ContentMine Update and FORCE2015; we read and index the daily scholarly literature

We’ve been very busy and I haven’t blogged as much as I’d liked. Here’s an update and news about immediate events.

Firstly to welcome Graham Steel (McDawg) who is joining us as community manager. Graham is a massive figure in the UK and the world in fighting for Open. We’ve known each other for several years. Graham is a tireless, fearless fighter for access to scholarly information. He’s one to the #scolarlypoor (i.e. not employed by a rich university) so he doesn’t have access to the literature. Nonethelesss he fights for justice and access.

Here’s a past blog post 4 years ago where I introduce him and McDawg. He’ll be with us this weekend at FORCE2015, more later.

We have made large advances in the ContentMine technology. I’m really happy with the architecture which Cottagelabs, Richard Smith-Unna and I have been hacking. Essentially we automate the process of reading the daily scientific literature – this is between 1000 and 4000 articles depending on what you count. Each is perhaps 5-20 pages, many with figures. Our tools (quickscrape, Norma, and AMI) carry out the process of

  • scraping (downloading all the components of a paper (XML, HTML, PDF, CSV, DOC, TXT, etc.)
  • Normalising and tagging the papers. We convert PDF and XML to HTML5 , which is essentially Scholarly HTML. We extract the figures and interepret them where possible. We also identify the sections and tag them, so – for example – we can look at just the Materials and Methods section, or just the LIcence.
  • indexing and transformation (AMI). AMI now has several well tested plugins: chemistry, species, sequences, phylogenetic trees, and more generally Regular expressions designed for community creation.

Mark MacGillivray and colleagues have created a lovely faceted search index so it’s possible to ask scientific questions with a facility and precision that we think is completely novel.
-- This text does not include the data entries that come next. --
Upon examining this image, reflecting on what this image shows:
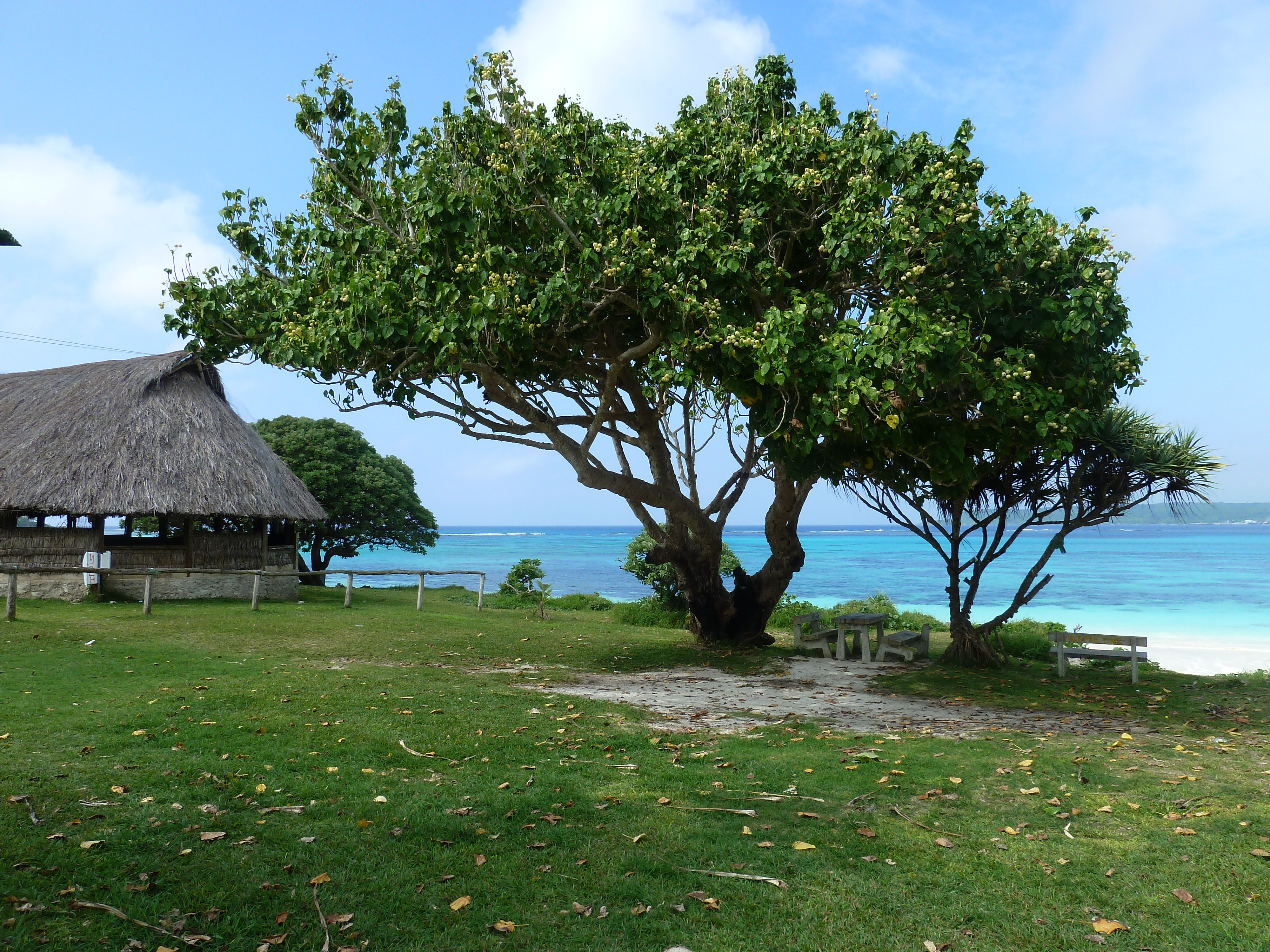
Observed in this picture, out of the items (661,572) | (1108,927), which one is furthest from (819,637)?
(1108,927)

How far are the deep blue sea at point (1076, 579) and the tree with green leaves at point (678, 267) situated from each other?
13023 millimetres

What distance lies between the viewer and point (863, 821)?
5664 millimetres

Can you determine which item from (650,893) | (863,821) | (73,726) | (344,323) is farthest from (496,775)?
(344,323)

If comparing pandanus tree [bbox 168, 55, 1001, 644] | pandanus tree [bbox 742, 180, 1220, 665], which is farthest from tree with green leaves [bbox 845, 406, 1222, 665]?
pandanus tree [bbox 168, 55, 1001, 644]

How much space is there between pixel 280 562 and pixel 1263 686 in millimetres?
24229

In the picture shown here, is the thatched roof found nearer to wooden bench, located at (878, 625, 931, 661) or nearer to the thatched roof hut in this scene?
the thatched roof hut

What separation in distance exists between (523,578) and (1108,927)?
22207 millimetres

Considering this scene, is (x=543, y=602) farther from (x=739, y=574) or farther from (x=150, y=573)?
(x=150, y=573)

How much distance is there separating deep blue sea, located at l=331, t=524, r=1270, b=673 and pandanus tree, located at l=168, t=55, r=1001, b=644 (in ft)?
44.7

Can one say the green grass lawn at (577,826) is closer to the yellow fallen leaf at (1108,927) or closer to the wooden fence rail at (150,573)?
the yellow fallen leaf at (1108,927)

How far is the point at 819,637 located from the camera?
1523cm

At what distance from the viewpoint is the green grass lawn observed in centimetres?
416

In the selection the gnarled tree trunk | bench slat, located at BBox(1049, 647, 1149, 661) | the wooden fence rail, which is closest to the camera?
bench slat, located at BBox(1049, 647, 1149, 661)

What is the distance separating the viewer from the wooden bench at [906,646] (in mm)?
14461
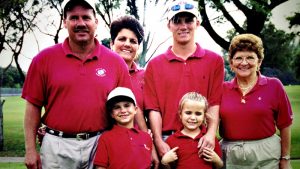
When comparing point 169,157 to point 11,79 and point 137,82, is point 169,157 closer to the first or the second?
point 137,82

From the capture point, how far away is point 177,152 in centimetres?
395

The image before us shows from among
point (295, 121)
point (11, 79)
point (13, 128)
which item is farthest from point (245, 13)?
point (11, 79)

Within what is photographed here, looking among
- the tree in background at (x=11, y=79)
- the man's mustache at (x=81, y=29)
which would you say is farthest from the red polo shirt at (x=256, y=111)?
the tree in background at (x=11, y=79)

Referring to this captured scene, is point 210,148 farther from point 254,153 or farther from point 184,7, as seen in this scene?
point 184,7

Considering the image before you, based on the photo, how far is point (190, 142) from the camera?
3961mm

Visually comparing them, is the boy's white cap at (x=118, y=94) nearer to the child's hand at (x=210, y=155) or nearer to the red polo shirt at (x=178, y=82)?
the red polo shirt at (x=178, y=82)

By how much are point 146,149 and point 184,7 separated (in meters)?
1.45

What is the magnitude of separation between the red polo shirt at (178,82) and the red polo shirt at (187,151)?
0.15 meters

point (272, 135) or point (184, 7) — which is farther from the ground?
point (184, 7)

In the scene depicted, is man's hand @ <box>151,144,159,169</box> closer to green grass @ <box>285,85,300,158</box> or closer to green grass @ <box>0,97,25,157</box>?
green grass @ <box>285,85,300,158</box>

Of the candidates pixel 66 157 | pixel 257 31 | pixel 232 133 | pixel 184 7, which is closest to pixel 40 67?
pixel 66 157

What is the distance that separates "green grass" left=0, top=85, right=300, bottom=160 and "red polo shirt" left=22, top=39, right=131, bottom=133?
405 inches

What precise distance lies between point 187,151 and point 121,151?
641mm

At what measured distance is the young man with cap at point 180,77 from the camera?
160 inches
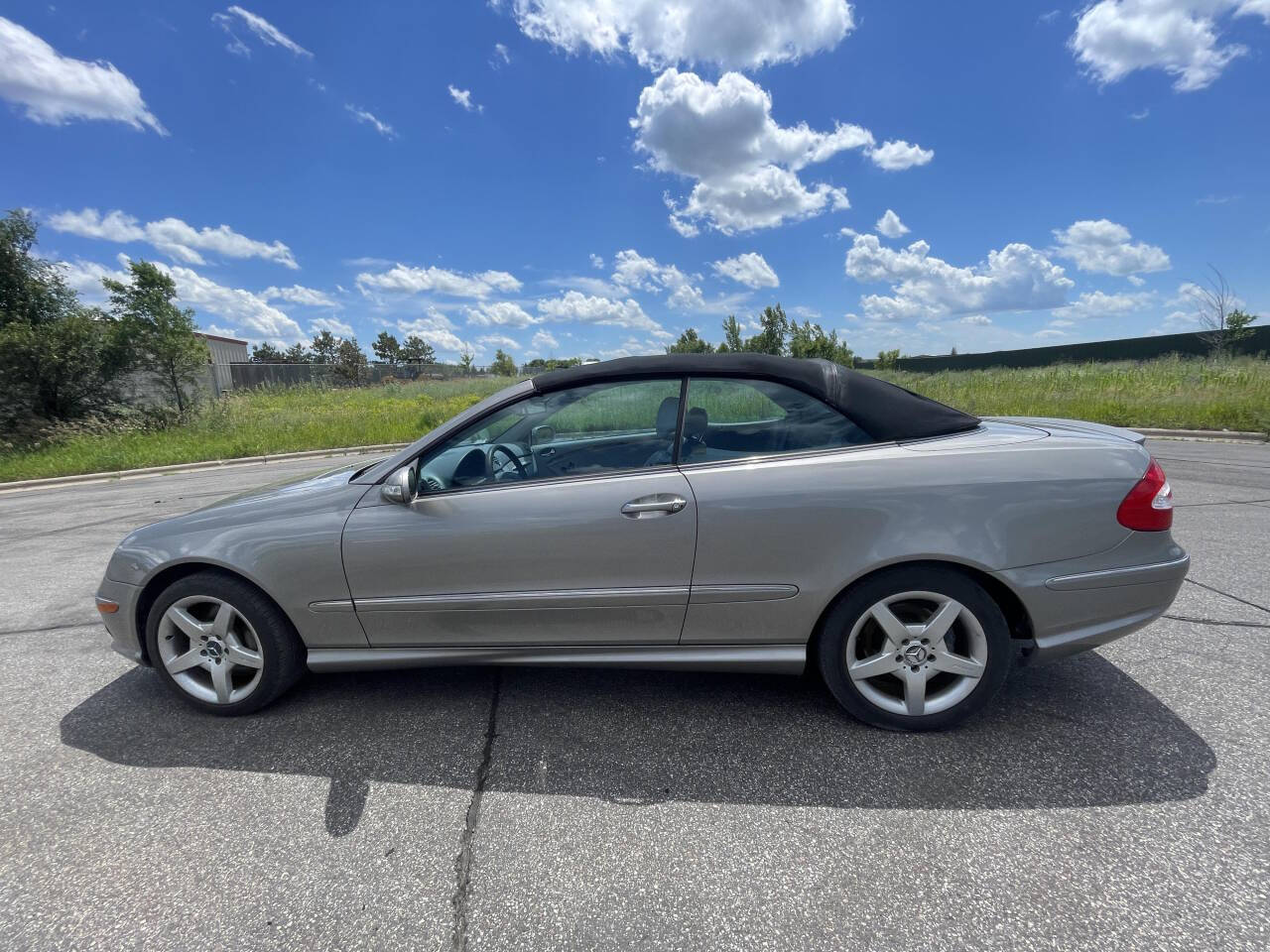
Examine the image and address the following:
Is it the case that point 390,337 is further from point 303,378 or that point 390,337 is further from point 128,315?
point 128,315

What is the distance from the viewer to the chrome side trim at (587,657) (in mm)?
2316

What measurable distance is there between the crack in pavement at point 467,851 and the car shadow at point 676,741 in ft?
0.10

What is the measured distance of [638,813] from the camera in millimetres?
1951

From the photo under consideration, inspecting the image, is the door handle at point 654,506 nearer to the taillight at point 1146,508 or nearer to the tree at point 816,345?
the taillight at point 1146,508

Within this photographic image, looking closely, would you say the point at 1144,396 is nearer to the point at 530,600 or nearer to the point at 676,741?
the point at 676,741

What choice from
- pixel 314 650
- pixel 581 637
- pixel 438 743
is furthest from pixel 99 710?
pixel 581 637

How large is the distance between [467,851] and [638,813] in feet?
1.86

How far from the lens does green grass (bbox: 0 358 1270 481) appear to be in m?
12.5

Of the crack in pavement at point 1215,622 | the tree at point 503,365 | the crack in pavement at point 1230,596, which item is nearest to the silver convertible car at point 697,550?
the crack in pavement at point 1215,622

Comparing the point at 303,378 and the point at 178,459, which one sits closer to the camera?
the point at 178,459

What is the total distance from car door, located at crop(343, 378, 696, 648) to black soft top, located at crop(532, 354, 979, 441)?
0.55 feet

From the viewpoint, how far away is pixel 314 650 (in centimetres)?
251

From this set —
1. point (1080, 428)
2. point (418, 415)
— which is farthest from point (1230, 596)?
point (418, 415)

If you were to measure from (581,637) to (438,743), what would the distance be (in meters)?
0.73
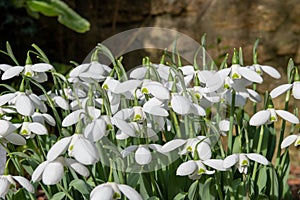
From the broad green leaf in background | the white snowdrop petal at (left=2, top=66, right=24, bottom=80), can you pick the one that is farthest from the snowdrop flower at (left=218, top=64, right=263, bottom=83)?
the broad green leaf in background

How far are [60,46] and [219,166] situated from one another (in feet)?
9.80

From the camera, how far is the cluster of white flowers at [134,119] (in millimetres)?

We’re doing a workshop on this at FORCE2015 next Sunday (Jan 11) for 3 hours and hacking thereafter. The software is now easily used on or distributable in virtual machines. Everything is Open, so there is no control by third parties. The workshop will start by searching for species, and then move on to building custom searches and browsing. For those who can’t be there, Graham/McDawg is hoping to create a livestream – but no promises.

I’ve spent a wonderful 3 days in Berlin with fellow Shuttleworth fellow Johnny West. Johnny’s OpenOil project – – is about creating Open information about the extractive industries. It turns out that the technology we are using in ContentMine are extremely useful for understanding corporate reports. So I’ve been hacking corporate structure diagrams which are extremely similar to metabolic networks or software flowcharts.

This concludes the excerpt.